#### EXTRAIT ####
A.-P. : Vous avez donc pu observer l’évolution du monde associatif ces dernières années. Quels sont les grandes difficultés et les principaux enjeux auxquels il est confronté ?
M. L.
: Le monde associatif est aujourd’hui confronté à une importante évolution. Ce ne sont même pas des changements mais plusieurs grandes mutations. La première, quelle que soit l’association, est celui du financement. Avec la crise bien sûr, et les difficultés de l’Etat et des collectivités territoriales, on tend vers une diminution, une raréfaction ou en tout cas une stabilisation des subventions publiques. Ainsi, les associations doivent diversifier leurs ressources. Pour les très grosses structures qui sont bien organisées, il n’y a pas de soucis, mais pour les associations dites intermédiaires et les petites, c’est beaucoup plus compliqué. On va parler de mécénat, de dons, de crowdfunding et de prestations proposées aux usagers, mais ces petites associations ne sont pas « staffées » pour répondre immédiatement à ce changement. Deux enquêtes de 2005 et 2012 montrent qu’il s’agit de la première préoccupation des associations. Le second niveau de mutation est celui du bénévolat. Il faut de suite écarter l’idée reçue qu’il y a moins de bénévoles, ce n’est pas vrai. Il y en a autant, voire plus qu’avant, notamment chez les jeunes. Sauf que le bénévole d’aujourd’hui n’est pas du tout le même qu’il y a 10, 15 ou 20 ans. Le bénévolat n’est pas un sacerdoce, les jeunes s’engagent sur un projet, à court ou moyen terme, et c’est le projet qui les intéresse et pas forcément l’association. En revanche, il y a un véritable souci de renouvellement de gouvernance des dirigeants d’association et de management des bénévoles.
#### DONNÉES DISPONIBLES ####
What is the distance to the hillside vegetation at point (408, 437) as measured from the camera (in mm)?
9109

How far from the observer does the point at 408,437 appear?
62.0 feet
####
CONSIGNE ÉCRITE 1: Recopiez le passage de l'entretien sur le monde associatif qui s'ouvre sur les mots contenant « A.-P. : Vous » et se termine par « est confronté ? ».
CONSIGNE ÉCRITE 2: D'après l'entretien sur le monde associatif, qu'est-ce qui intéresse les jeunes qui s'engagent comme bénévoles ?
CONSIGNE ÉCRITE 3: Poursuivez l'entretien sur le monde associatif à partir de sa dernière phrase.

RÉSULTAT ATTENDU 1:
A.-P. : Vous avez donc pu observer l’évolution du monde associatif ces dernières années. Quels sont les grandes difficultés et les principaux enjeux auxquels il est confronté ?

RÉSULTAT ATTENDU 2: C'est le projet qui les intéresse, et pas forcément l'association.

RÉSULTAT ATTENDU 3:
A.-P. : Que faire pour améliorer la gouvernance des associations ?
M. L.
: Aujourd’hui, gérer une association, c’est quasiment comme gérer une entreprise. Il faut que les associations arrivent à trouver un mode de « management » des bénévoles, et notamment des bénévoles dirigeants, pour essayer de les alléger, trouver des organisations sous forme de commissions, et mieux répartir les responsabilités. En fait, ce qui fait peur aujourd’hui, en dehors du temps à consacrer, c’est la lourde responsabilité du président. Les associations doivent donc se professionnaliser. Elles ont déjà commencé ce processus depuis 2005, mais désormais, on entre vraiment dans une période où il faut qu’elles soient professionnelles.

A.P. : A quel point les subventions de l’Etat ont-elles diminué ?
M.L.
: Sur les dix dernières années, le pourcentage des financements publics dans les budgets des associations s’est inversé. Avant, ils étaient prépondérants, autour de 51 à 52 %, alors qu’aujourd’hui, ils sont à peine à 49 % et c’est la part privée des ressources qui a pris le pas. C’est une vraie mutation car notre pays est historiquement tourné vers un financement public.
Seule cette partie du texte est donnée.